Texte intégral
SOC.
IK
COUR DE CASSATION
______________________
Audience publique du 25 novembre 2020
Rejet non spécialement motivé
M. CATHALA, président
Décision n° 11091 F
Pourvoi n° G 19-18.506
R É P U B L I Q U E F R A N Ç A I S E
_________________________
AU NOM DU PEUPLE FRANÇAIS
_________________________
DÉCISION DE LA COUR DE CASSATION, CHAMBRE SOCIALE, DU 25 NOVEMBRE 2020
La société Motivay, à l'enseigne MC Donald, société par actions simplifiée, dont le siège est [...] , a formé le pourvoi n° G 19-18.506 contre l'arrêt rendu le 26 avril 2019 par la cour d'appel d'Aix-en-Provence (chambre 4-6), dans le litige l'opposant à Mme C... D..., épouse W..., domiciliée [...] , défenderesse à la cassation.
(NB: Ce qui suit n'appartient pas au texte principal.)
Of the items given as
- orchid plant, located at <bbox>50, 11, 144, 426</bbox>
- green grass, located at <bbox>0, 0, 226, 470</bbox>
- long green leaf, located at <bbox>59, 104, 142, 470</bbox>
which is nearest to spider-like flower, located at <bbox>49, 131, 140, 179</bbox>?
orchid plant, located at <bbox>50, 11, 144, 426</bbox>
Le dossier a été communiqué au procureur général.
Sur le rapport de Mme Ott, conseiller, les observations écrites de la SCP Gatineau, Fattaccini et Rebeyrol, avocat de la société Motivay, de la SARL Cabinet Munier-Apaire, avocat de Mme W..., après débats en l'audience publique du 15 octobre 2020 où étaient présents M. Cathala, président, Mme Ott, conseiller rapporteur, Mme Lanoue, conseiller référendaire ayant voix délibérative, et Mme Jouanneau, greffier de chambre,
la chambre sociale de la Cour de cassation, composée, en application de l'article L. 431-3, alinéa 2, du code de l'organisation judiciaire, des président et conseillers précités, après en avoir délibéré conformément à la loi, a rendu la présente décision.
1. Les moyens de cassation annexés, qui sont invoqués à l'encontre de la décision attaquée, ne sont manifestement pas de nature à entraîner la cassation.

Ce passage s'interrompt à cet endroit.